BRIEF:
Can you put everything from the line containing "From the viewpoint" down to the last line of the entries into a Markdown table with the columns Row and Line, numbering each row and leaving out blank lines?

+ + +

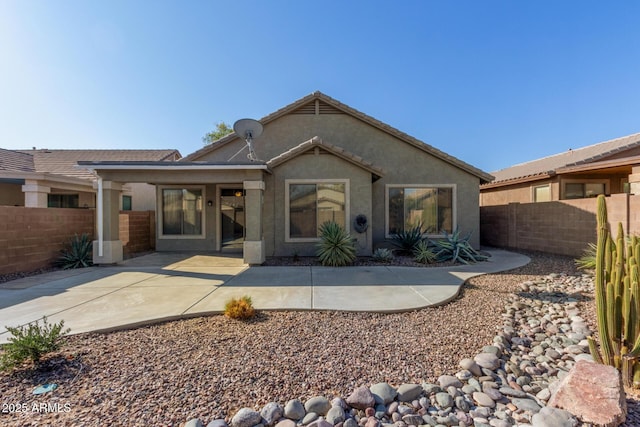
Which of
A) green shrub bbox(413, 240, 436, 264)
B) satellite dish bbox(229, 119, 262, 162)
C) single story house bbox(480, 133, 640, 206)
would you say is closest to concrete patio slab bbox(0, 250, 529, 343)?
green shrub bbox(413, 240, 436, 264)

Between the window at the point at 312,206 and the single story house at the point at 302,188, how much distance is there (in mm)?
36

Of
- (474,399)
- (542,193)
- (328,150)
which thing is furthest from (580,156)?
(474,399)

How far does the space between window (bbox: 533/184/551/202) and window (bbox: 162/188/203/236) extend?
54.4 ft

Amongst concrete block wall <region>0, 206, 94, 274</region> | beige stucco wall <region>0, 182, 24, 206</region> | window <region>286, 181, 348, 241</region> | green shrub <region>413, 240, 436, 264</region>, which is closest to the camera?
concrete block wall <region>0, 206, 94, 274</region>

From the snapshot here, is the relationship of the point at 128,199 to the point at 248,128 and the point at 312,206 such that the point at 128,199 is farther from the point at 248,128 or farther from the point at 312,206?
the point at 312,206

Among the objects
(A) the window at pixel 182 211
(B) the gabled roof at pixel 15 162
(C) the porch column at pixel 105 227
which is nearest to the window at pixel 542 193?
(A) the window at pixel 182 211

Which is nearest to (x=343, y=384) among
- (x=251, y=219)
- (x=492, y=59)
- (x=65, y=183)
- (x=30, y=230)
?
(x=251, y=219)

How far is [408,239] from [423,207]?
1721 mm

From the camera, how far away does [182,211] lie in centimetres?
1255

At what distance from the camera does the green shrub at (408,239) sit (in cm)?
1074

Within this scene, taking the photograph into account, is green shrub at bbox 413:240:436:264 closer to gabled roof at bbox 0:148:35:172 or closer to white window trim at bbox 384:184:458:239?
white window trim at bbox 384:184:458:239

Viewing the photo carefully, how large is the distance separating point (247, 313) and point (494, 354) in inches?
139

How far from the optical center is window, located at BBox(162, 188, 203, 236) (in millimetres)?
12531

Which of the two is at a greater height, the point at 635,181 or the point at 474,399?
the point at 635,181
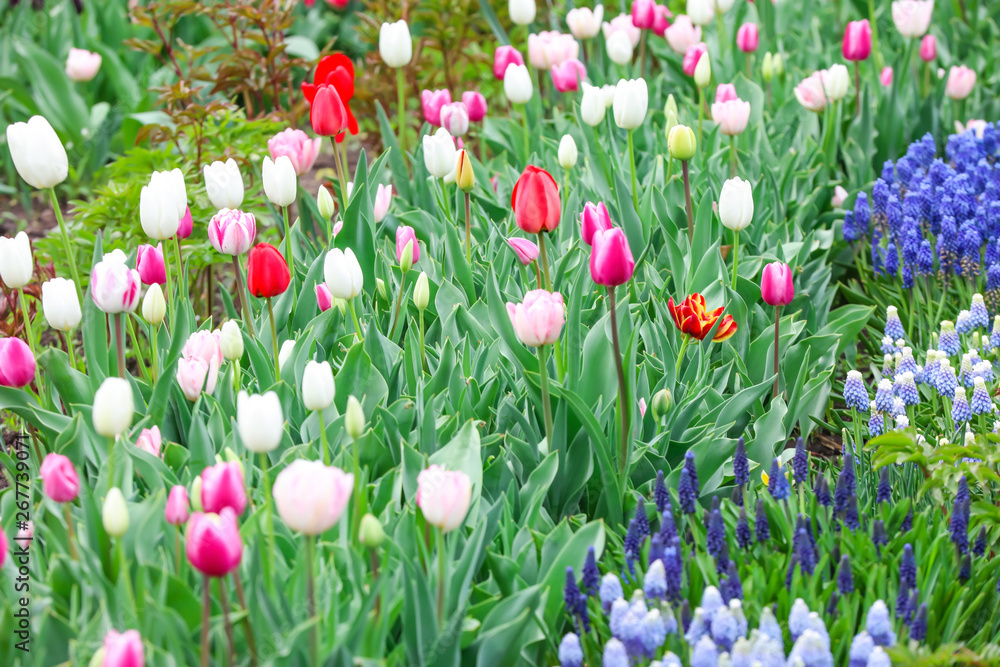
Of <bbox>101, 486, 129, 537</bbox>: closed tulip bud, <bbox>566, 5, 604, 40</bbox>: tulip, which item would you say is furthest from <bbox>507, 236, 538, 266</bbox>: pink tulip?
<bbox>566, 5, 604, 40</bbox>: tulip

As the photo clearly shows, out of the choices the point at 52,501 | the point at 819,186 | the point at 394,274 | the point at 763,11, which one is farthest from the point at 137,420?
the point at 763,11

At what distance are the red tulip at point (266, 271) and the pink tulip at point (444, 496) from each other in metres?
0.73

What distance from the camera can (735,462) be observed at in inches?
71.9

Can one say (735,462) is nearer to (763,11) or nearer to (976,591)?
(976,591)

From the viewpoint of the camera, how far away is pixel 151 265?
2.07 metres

+ + +

RESULT FOR THIS TASK:
| Row | Line |
|---|---|
| 1 | From the viewpoint of the camera, how far away is pixel 151 265? |
| 2 | 2.07 metres |